## Consignes de l'exercice
a) Extrayez du récit de guerre le passage compris entre « Quand on a appris » et « que cela recommence. », ces deux bornes incluses.
b) D'après le récit de guerre, quel débarquement ayant échoué revenait en mémoire à l'annonce du débarquement ?
c) Poursuivez le récit de guerre à partir de sa dernière phrase.

## Extrait de page
Quand nous sommes arrivés il y avait un avion en morceaux, il ne restait plus que l’avant de l’avion avec un corps sans tête. Nous ne nous sommes pas approchées. J’ai pensé que c’était très triste : quand on voyait un avion tombé on ne pensait pas au petit jeune qui les pilotait, un petit jeune de mon âge… Le gendarme a dit : ne restons pas là plus longtemps, la tête est quelque part, il faut que j’aille avertir les autorités… C’était un brave homme qui avait deux grands fils avec qui il faisait du vélo … On a appris plus tard qu’il y avait d’autres cadavres et que des gens, des jeunes disait-on, avaient volé les bagues des morts ce qui rendait plus compliqué leur identification.

Du débarquement à la Libération

L’époque du débarquement

Quand on a appris le débarquement on n’y croyait pas beaucoup, on se disait que peut - être les Alliés allaient être refoulés. On pensait que les Allemands étaient puissants et on se souvenait du débarquement de Dieppe qui avait échoué. On avait peur que cela recommence.

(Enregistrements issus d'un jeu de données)
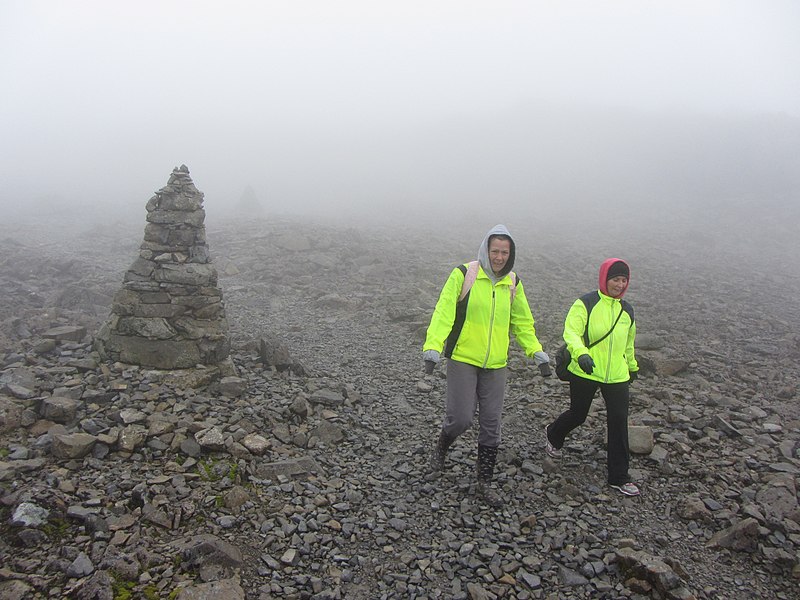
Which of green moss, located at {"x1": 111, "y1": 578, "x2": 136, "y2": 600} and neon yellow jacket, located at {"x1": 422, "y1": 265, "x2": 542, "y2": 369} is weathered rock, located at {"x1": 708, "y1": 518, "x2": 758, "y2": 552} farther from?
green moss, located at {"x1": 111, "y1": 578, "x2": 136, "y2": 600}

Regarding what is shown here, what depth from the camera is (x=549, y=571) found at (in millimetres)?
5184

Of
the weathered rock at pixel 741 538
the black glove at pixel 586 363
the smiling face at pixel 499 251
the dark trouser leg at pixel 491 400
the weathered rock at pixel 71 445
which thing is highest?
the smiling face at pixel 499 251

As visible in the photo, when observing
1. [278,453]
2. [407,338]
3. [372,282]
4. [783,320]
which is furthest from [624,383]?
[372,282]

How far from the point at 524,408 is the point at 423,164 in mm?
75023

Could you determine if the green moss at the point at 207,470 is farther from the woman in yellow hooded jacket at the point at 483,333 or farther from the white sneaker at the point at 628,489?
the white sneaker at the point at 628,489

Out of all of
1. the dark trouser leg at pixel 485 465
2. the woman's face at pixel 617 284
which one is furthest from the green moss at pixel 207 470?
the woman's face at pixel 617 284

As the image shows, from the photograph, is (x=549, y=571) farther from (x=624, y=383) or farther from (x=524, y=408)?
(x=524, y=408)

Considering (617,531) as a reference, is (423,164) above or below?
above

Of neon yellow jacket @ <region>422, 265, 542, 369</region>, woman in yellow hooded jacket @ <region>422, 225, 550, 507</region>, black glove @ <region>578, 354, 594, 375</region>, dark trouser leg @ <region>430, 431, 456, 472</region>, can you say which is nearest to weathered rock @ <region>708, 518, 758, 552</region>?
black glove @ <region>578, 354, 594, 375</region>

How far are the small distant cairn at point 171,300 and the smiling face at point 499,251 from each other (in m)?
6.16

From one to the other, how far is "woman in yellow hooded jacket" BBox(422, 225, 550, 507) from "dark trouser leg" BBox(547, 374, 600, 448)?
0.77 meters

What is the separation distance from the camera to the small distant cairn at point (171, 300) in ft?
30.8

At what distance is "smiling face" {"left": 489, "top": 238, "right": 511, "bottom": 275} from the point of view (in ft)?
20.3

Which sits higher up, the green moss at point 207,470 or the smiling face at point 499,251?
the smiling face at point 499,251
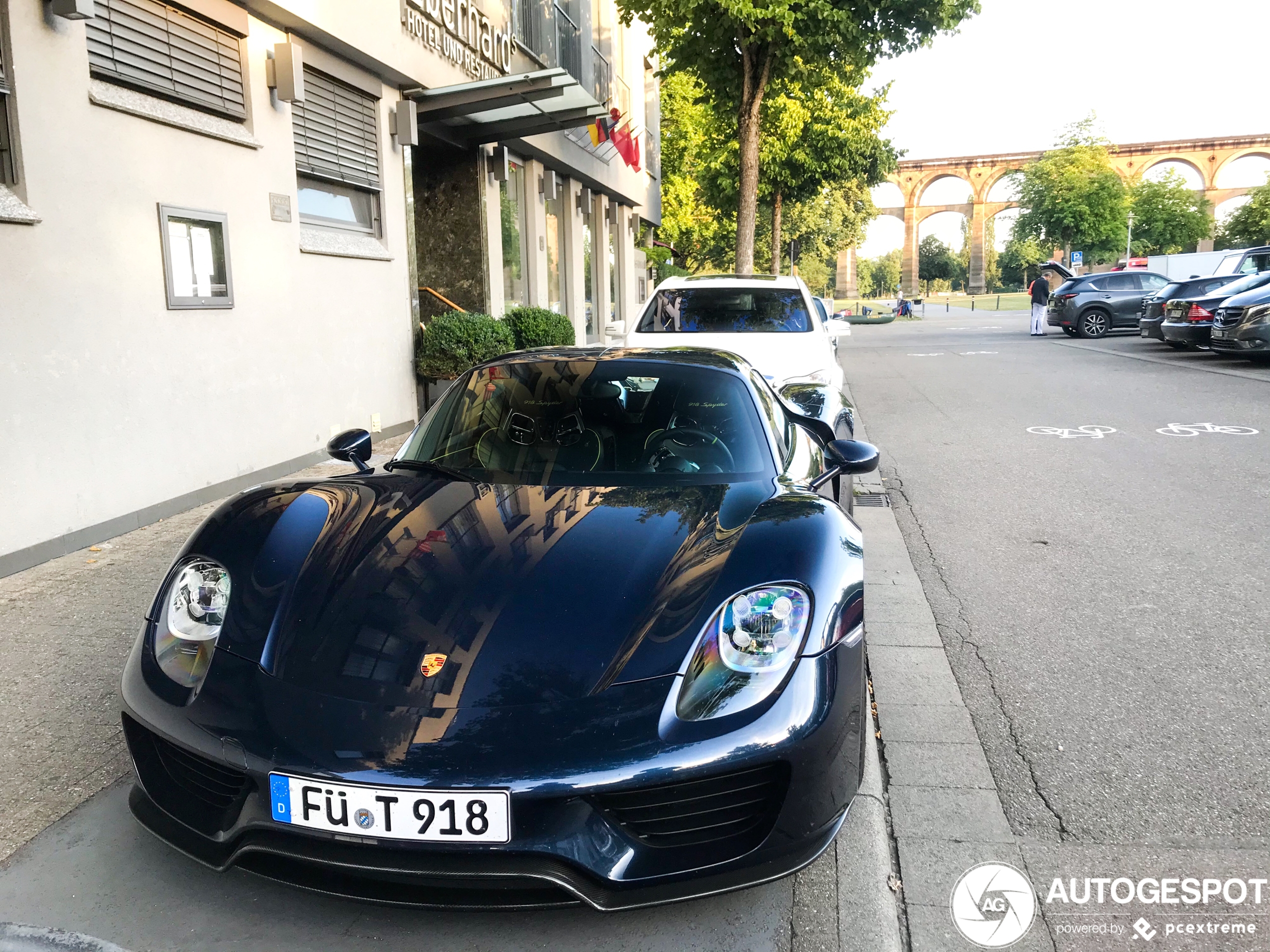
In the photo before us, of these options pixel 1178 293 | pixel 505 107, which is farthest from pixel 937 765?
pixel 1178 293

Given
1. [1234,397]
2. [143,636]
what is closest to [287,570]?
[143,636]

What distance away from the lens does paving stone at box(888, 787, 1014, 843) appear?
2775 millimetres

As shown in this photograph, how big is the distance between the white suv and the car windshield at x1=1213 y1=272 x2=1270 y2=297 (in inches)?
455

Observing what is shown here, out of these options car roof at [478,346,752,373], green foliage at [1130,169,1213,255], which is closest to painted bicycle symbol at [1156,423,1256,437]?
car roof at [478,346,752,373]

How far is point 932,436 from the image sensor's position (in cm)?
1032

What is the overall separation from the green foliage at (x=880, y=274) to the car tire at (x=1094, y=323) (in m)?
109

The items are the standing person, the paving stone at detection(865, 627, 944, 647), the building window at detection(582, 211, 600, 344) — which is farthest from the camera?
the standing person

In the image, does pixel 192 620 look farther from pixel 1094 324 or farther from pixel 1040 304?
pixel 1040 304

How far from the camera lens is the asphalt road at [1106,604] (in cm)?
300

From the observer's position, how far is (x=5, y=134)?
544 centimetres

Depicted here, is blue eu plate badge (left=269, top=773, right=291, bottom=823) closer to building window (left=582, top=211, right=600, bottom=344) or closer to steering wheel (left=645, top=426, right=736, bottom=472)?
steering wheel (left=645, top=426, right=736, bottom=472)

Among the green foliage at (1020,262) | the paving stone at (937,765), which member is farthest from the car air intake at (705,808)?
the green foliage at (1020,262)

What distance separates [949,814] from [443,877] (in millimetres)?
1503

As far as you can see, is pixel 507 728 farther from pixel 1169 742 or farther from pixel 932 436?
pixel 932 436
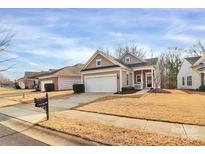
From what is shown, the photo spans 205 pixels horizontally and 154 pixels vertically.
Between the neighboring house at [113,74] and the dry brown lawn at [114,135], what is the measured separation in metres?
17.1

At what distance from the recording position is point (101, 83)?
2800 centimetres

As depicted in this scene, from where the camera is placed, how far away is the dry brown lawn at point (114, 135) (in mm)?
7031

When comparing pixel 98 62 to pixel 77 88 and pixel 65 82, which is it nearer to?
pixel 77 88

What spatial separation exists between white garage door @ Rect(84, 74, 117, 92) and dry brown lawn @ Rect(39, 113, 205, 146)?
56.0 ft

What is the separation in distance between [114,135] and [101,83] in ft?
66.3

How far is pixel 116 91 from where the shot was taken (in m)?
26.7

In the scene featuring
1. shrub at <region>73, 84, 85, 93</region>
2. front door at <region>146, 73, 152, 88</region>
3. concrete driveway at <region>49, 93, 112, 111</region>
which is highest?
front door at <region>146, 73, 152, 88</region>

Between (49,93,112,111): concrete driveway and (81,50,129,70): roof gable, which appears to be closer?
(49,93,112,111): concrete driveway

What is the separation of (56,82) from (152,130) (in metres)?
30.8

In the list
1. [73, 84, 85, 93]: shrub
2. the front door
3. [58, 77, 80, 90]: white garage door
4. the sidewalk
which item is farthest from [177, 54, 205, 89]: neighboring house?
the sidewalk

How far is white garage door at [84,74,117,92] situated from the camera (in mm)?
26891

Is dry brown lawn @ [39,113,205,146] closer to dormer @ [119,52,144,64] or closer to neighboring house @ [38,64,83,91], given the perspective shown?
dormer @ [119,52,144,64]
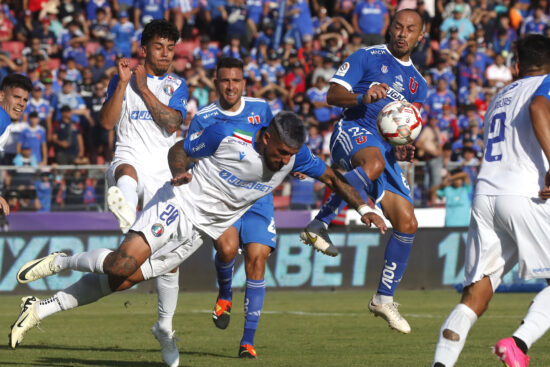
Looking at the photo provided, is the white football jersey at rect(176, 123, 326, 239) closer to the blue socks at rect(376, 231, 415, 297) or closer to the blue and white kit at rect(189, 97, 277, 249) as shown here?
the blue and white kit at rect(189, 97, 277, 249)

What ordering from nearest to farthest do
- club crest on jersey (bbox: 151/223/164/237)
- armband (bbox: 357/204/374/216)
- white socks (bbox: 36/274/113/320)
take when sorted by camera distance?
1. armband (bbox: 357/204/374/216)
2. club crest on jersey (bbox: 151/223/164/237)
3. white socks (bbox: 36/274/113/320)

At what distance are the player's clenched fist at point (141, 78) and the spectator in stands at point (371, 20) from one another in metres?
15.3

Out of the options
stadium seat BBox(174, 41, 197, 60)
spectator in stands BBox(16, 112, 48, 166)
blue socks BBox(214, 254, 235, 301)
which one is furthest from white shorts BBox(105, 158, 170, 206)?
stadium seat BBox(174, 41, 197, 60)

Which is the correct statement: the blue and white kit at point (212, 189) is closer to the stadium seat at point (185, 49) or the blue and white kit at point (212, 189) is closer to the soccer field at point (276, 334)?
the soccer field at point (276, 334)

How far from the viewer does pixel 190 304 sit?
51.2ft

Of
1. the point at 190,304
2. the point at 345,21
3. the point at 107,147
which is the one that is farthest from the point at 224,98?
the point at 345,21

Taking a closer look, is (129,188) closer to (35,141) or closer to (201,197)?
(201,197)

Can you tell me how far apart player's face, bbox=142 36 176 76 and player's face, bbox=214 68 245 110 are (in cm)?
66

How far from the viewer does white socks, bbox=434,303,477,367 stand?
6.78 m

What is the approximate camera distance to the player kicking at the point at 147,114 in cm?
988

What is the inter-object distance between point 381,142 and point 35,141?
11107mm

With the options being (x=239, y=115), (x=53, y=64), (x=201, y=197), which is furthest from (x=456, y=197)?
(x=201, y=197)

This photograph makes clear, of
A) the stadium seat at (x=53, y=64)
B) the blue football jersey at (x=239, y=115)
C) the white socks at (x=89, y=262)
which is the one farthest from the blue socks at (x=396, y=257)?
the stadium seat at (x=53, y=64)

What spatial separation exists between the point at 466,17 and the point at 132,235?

## Exercices corrigés
a)
Quand on a appris le débarquement on n’y croyait pas beaucoup, on se disait que peut - être les Alliés allaient être refoulés. On pensait que les Allemands étaient puissants et on se souvenait du débarquement de Dieppe qui avait échoué. On avait peur que cela recommence.

b) Le débarquement de Dieppe.

c)
Je me souviens des nombreux tanks allemands qui montaient au front et qui de temps en temps s’arrêtaient dans notre village. On se disait qu’ils n’étaient pas fous car ils se camouflaient sous les superbes tilleuls qui bordaient et recouvraient la rue.

Papa a pris tous les meubles de la maison, après les avoir démontés, et il les a tous descendus à la cave. C’était une cave double. Il a mis des stères de bois devant les ouvertures pour protéger les meubles des éventuels bombardements. Avec les stères de bois on en voyait plus les ouvertures. C’était sans doute aussi une protection contre les voleurs. On a vécu quelque temps ainsi avec seulement une table et des chaises, on avait l’air vraiment pauvres.

Mon père avait aussi creusé, sans se faire aider de personne, une tranchée dans la jardin, en cas de bombardement nous aurions été nous y mettre à l’abri.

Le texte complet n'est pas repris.